Update histogram best practices and metric types documentation for native histograms by beorn7 · Pull Request #2868 · prometheus/docs

beorn7 · 2026-03-05T14:43:16Z

With this update, the best practices page about histograms and summaries and the concepts page about metric types finally takes native histograms into account.

While working on this, it occured to me that the best practices page about histograms and summaries would probably benefit from a more fundamental rewrite, based on the user experience of the last decade. Some of the focal points of the document seem outdated from today's perspective, while other topics might be missing. (I find the focus on Apdex score a bit weird by now, and also the detailed error analysis might not appeal to a broad audience…) However, a complete rewrite would have taken a lot of time, and I did not want to let our users wait for even longer. So I went for this incremental update – which shouldn't prevent anybody from a thorough rewrite in the future.

Note that I used this opportunity to replace the term "client library" with "instrumentation library". I always thought that "client library" is confusing as it is not implementing a client in any way. (Technically, it implements a server, of which the Prometheus "server" is the client… 🤯) Even if we accept that "Prometheus client library" just means "a library to do something that has to do with Prometheus", the title "client library" still doesn't tell us what the library is actually for. (Note that the client_golang repository not only contains an instrumentation library, but also includes an actual client library that helps you to implement clients that talk to the Prometheus HTTP API.)

With this update, the best practices document about histogram and summaries finally takes native histograms into account.
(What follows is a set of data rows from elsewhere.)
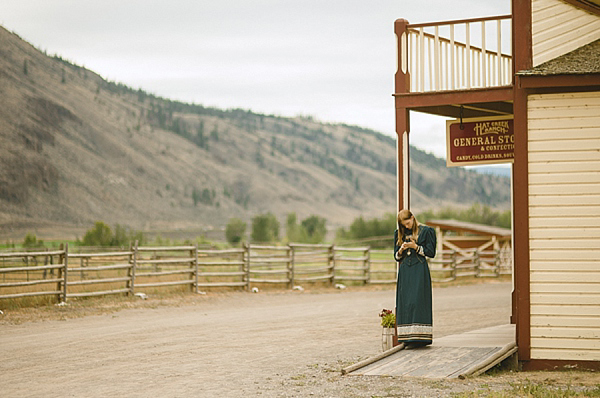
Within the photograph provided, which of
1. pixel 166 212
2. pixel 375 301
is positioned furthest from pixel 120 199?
pixel 375 301

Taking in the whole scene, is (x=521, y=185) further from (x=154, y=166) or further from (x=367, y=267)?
(x=154, y=166)

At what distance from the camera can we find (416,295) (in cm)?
964

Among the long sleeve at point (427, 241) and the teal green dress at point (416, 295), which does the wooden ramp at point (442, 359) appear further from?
the long sleeve at point (427, 241)

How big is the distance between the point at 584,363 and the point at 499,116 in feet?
12.4

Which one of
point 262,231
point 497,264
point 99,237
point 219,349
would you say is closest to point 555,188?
point 219,349

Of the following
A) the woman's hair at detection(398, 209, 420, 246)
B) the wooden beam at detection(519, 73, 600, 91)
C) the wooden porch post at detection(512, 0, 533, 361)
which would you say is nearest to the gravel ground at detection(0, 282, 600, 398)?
the wooden porch post at detection(512, 0, 533, 361)

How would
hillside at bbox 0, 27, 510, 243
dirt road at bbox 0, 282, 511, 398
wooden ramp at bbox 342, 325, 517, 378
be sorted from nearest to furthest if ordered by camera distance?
dirt road at bbox 0, 282, 511, 398, wooden ramp at bbox 342, 325, 517, 378, hillside at bbox 0, 27, 510, 243

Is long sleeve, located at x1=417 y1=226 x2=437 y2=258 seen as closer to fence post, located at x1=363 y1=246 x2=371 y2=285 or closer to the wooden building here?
the wooden building

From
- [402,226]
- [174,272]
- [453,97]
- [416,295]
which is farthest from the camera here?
[174,272]

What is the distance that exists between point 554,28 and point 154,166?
8914 cm

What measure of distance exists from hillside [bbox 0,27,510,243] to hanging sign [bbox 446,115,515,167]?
63.2m

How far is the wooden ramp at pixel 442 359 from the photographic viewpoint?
8.28 metres

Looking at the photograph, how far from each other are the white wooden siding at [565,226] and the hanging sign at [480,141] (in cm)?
153

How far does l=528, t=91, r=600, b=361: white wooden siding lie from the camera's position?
8.80 meters
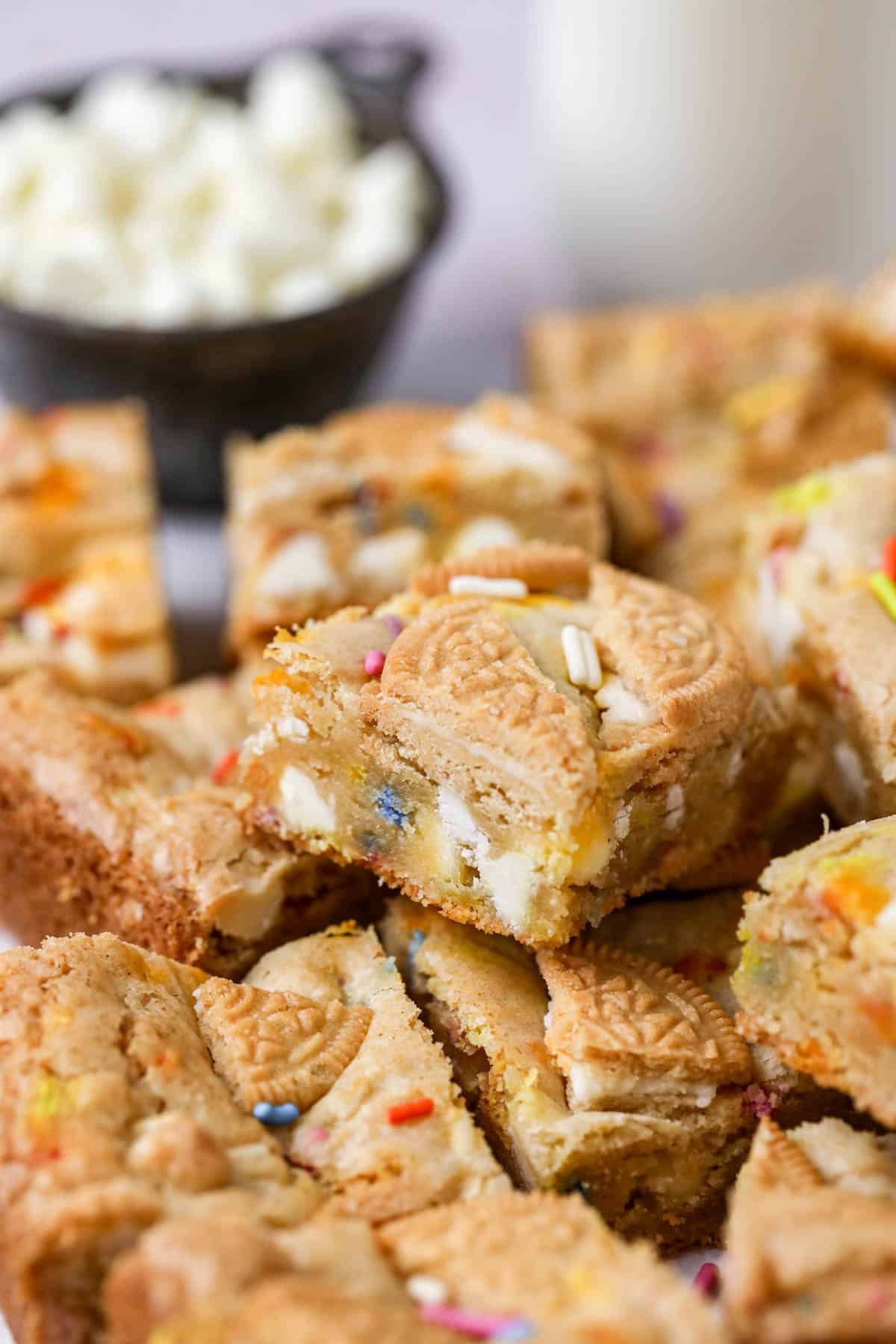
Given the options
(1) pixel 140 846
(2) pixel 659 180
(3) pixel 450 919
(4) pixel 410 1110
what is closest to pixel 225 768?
(1) pixel 140 846

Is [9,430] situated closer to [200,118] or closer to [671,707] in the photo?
[200,118]

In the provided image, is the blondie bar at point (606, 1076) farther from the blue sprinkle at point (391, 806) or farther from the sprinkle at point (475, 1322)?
the sprinkle at point (475, 1322)

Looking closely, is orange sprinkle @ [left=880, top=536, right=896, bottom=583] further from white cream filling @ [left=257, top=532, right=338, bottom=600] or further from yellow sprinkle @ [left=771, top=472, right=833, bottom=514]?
white cream filling @ [left=257, top=532, right=338, bottom=600]

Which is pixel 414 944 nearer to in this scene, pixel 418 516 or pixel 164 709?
pixel 164 709

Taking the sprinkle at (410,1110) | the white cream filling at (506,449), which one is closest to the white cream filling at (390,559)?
the white cream filling at (506,449)

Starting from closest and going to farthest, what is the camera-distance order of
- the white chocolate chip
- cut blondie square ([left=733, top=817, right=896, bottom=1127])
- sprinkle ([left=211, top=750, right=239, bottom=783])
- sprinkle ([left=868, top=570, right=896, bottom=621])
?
1. cut blondie square ([left=733, top=817, right=896, bottom=1127])
2. the white chocolate chip
3. sprinkle ([left=868, top=570, right=896, bottom=621])
4. sprinkle ([left=211, top=750, right=239, bottom=783])

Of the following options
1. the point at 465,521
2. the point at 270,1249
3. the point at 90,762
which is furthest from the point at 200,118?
the point at 270,1249

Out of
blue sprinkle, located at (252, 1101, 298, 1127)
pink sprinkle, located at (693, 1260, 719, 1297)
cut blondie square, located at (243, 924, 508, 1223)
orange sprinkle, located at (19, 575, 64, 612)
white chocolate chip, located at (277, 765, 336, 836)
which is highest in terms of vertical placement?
white chocolate chip, located at (277, 765, 336, 836)

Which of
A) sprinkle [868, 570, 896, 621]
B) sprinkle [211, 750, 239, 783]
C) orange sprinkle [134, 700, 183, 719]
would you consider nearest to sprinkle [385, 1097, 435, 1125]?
sprinkle [211, 750, 239, 783]
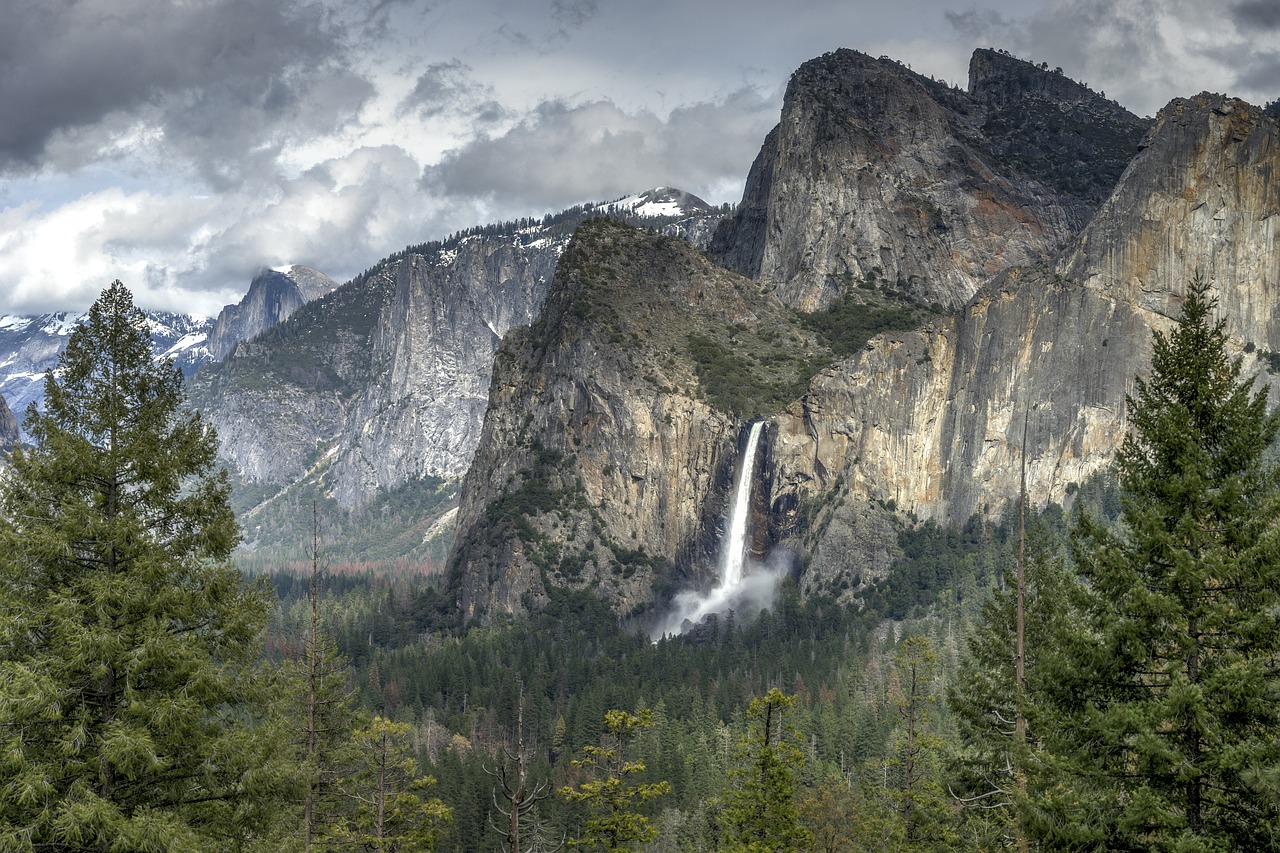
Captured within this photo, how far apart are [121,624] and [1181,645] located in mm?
19536

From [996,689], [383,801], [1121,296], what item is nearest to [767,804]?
[996,689]

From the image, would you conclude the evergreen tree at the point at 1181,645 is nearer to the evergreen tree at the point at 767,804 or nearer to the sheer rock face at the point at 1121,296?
the evergreen tree at the point at 767,804

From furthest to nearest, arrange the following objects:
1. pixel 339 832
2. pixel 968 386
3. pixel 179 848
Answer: pixel 968 386
pixel 339 832
pixel 179 848

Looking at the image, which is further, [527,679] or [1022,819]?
[527,679]

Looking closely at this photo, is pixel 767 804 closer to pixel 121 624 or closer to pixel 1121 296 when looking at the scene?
pixel 121 624

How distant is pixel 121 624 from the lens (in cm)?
2086

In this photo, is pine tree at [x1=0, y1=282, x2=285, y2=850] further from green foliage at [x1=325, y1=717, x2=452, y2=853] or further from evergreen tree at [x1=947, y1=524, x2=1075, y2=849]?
green foliage at [x1=325, y1=717, x2=452, y2=853]

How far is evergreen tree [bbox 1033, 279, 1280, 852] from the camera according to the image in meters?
20.8

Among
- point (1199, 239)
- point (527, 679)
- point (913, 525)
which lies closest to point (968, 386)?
point (913, 525)

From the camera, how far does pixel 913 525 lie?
197750mm

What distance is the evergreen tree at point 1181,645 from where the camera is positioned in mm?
20812

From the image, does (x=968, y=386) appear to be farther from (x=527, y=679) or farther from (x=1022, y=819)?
(x=1022, y=819)

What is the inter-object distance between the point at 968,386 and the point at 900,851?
16325 centimetres

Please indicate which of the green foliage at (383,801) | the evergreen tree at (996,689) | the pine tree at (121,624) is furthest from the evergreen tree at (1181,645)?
the green foliage at (383,801)
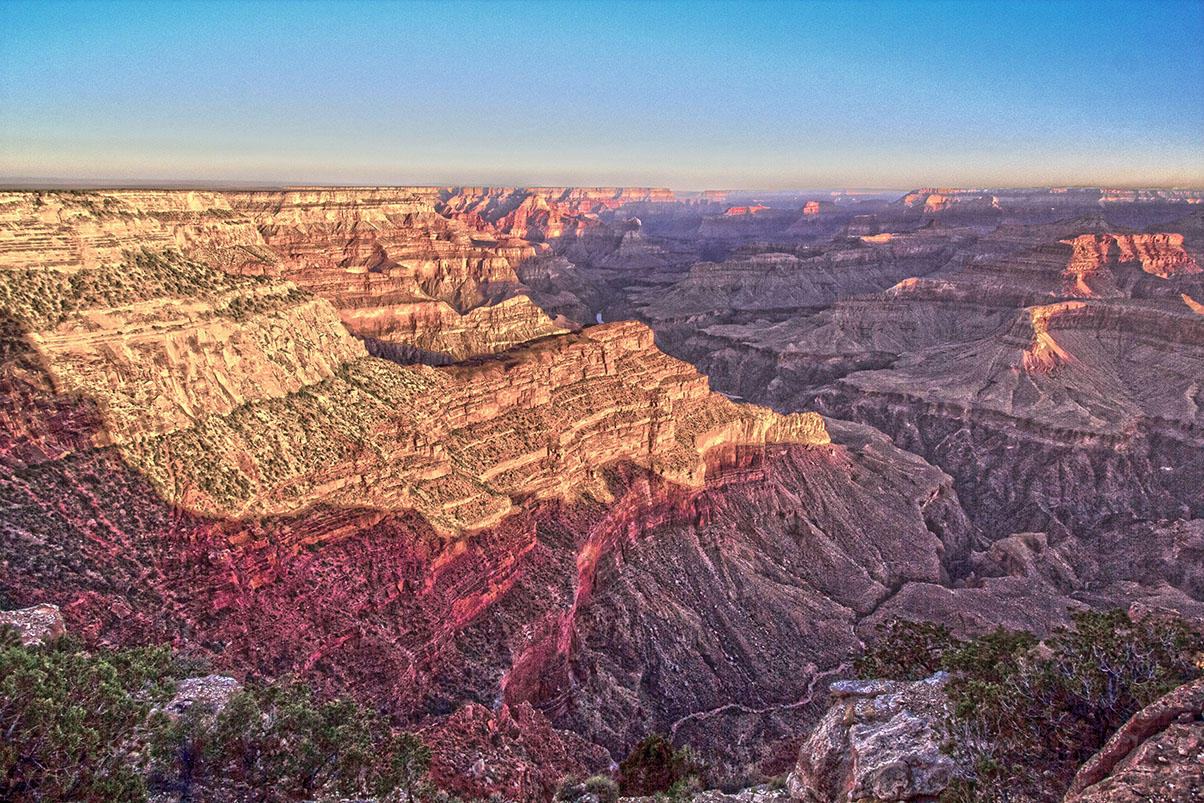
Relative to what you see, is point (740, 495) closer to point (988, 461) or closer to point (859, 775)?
point (859, 775)

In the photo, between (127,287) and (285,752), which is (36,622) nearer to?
(285,752)

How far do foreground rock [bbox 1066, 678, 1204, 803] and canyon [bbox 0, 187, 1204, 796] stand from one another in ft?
63.4

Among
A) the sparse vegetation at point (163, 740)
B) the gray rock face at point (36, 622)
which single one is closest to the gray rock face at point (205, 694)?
the sparse vegetation at point (163, 740)

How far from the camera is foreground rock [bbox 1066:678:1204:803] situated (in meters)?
11.7

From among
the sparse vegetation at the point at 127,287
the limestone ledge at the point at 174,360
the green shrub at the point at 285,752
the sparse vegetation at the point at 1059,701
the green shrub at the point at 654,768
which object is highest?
the sparse vegetation at the point at 127,287

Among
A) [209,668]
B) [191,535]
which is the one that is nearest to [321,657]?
[209,668]

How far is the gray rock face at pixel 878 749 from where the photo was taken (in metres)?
17.7

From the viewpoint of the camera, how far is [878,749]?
1916 centimetres

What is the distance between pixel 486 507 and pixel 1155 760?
1203 inches

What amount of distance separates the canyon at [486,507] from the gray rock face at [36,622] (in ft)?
3.93

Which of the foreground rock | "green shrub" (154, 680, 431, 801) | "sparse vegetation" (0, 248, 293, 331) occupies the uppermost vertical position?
→ "sparse vegetation" (0, 248, 293, 331)

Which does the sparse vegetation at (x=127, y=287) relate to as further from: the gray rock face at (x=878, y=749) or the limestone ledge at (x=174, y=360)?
the gray rock face at (x=878, y=749)

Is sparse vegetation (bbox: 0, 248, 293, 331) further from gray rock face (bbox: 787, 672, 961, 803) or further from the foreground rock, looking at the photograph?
the foreground rock

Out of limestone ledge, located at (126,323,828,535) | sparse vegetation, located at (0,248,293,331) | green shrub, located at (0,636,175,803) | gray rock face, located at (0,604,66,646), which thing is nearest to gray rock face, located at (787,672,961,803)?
green shrub, located at (0,636,175,803)
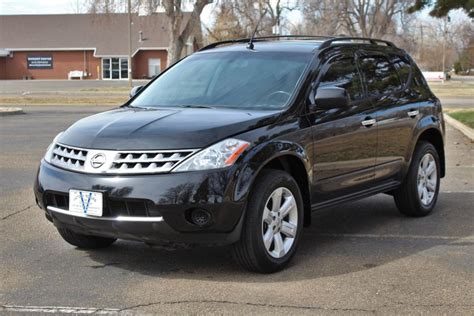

Signed-off-by: beorn7 <beorn@grafana.com>

Note that I used this opportunity to replace the term "client library" with "instrumentation library". I always thought that "client library" is confusing as it is not implementing a client in any way. (Technically, it implements a _server_, of which the Prometheus "server" is the client… 🤯) Even if we accept that "Prometheus client library" just means "a library to do something that has to do with Prometheus", the title "client library" still doesn't tell us what the library is actually for. (Note that the client_golang repository not only contains an instrumentation library, but also includes an _actual_ client library that helps you to implement clients that talk to the Prometheus HTTP API.) Signed-off-by: beorn7 <beorn@grafana.com>

krajorama

First pass. Looking good.

krajorama · 2026-03-12T07:05:16Z

docs/concepts/metric_types.md

+histograms (currently this is the case for Go and Java), you should probably
+prefer native histograms over classic histograms.


I think instead of saying "probably" we should point to the spec where it talks about pros and cons , although I don't seem to find that bit :( What do you think about adding something like https://grafana.com/docs/mimir/latest/send/native-histograms/_exponential_buckets/#advantages-and-disadvantages in the spec ?

I can take this as a follow up if you'd like?

krajorama · 2026-03-12T07:07:54Z

docs/concepts/metric_types.md

+exception of native histograms, these are currently only differentiated in the
+instrumentation libraries (to enable APIs tailored to the usage of the specific
+types) and in the exposition protocols. The Prometheus server does not yet make


I feel that the parenthesis makes this sentence too long and a bit hard to understand, let's simplify, something like:

Suggested change

exception of native histograms, these are currently only differentiated in the

instrumentation libraries (to enable APIs tailored to the usage of the specific

types) and in the exposition protocols. The Prometheus server does not yet make

exception of native histograms, these are currently only differentiated in the

API of instrumentation libraries and in the exposition protocols.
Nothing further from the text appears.